In a statement from the SEC, Chairman Jay Clayton shared his takeaways from the feedback the Commission has received regarding the proposed rule-making package that contains Regulation Best Interest, Form CRS and a fiduciary standard.
Clayton called the cross-country roundtable series “valuable” for providing the Commission with experienced-based, candid conversations.
“We will consider these comments carefully as we develop final rules,” Clayton said.
In the statement, Clayton highlighted several takeaways from the roundtables that he said “resonated” with him.
Takeaways From The Roundtables:
1. Retail investors want to regulate investment professional’s obligations and investor expectations.
“Retail investors expect that, whether the relationship is more limited (e.g., recommending a stock or mutual fund) or more extensive (e.g., full financial planning), their investment professionals will exercise appropriate care in making recommendations and will not put their interests ahead of the interests of their customers,” Clayton said. “I believe we should move forward on this rulemaking with just that perspective.”
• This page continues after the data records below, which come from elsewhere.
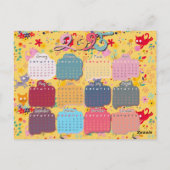 Katzenkalender 2025 Postkarte (Rückseite)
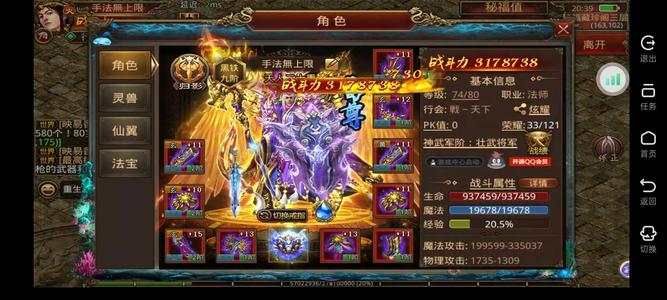 传奇世界手游实际为20.18区，赔本出号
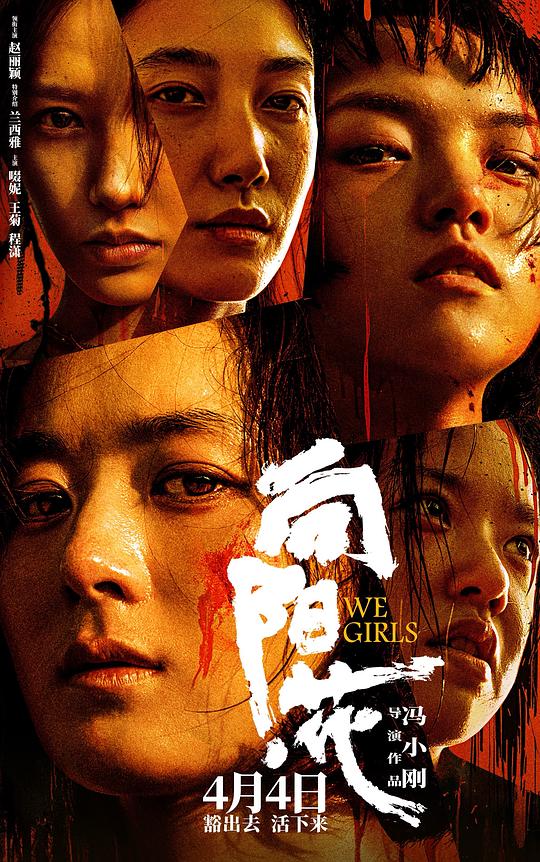 向阳·花(2025)海报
2. Investors want to maintain distinction between the broker-dealer relationship and the investment advisor relationship.
“Investors, particularly those who appreciate the distinctions between the broker-dealer relationship model and the investment adviser relationship model, want to maintain choice,” said Clayton.
3. The difference between broker-dealers and investment advisors is not well understood.
“This is a problem, said Clayton. “If you do not know (1) the scope of services your investment professional is providing and the related obligations, (2) the fees you are paying and (3) how the professional is compensated, your ability to ask good questions and make good choices is limited.”
To help with this, investors asked the SEC for an educational video explaining the differences between the two models.
“We intend to prepare this video,” said Clayton.
4. Investors are in favor of a revised Form CRS.
“Investors have expressed broad support for this concept, and have provided valuable feedback on how the sample customer relationship summary we developed can be improved, Clayton said. “They have focused on simplifying, clarifying and tailoring the disclosure, including through the use of graphics, and have urged us to limit or eliminate legalese, otherwise the summary will not be read.”
5. Main Street investors do not want jargon from their investment professional or from the SEC. They want clear questions and clear answers.
Clayton said that he recommends investors ask their investment professionals: “How much of my money is going to work for me?”
Chairman Clayton believes this question opens the dialogue to discuss fees and commissions and other important considerations for investors.
Investors are still invited to weigh-in on the proposed rules via the SEC website.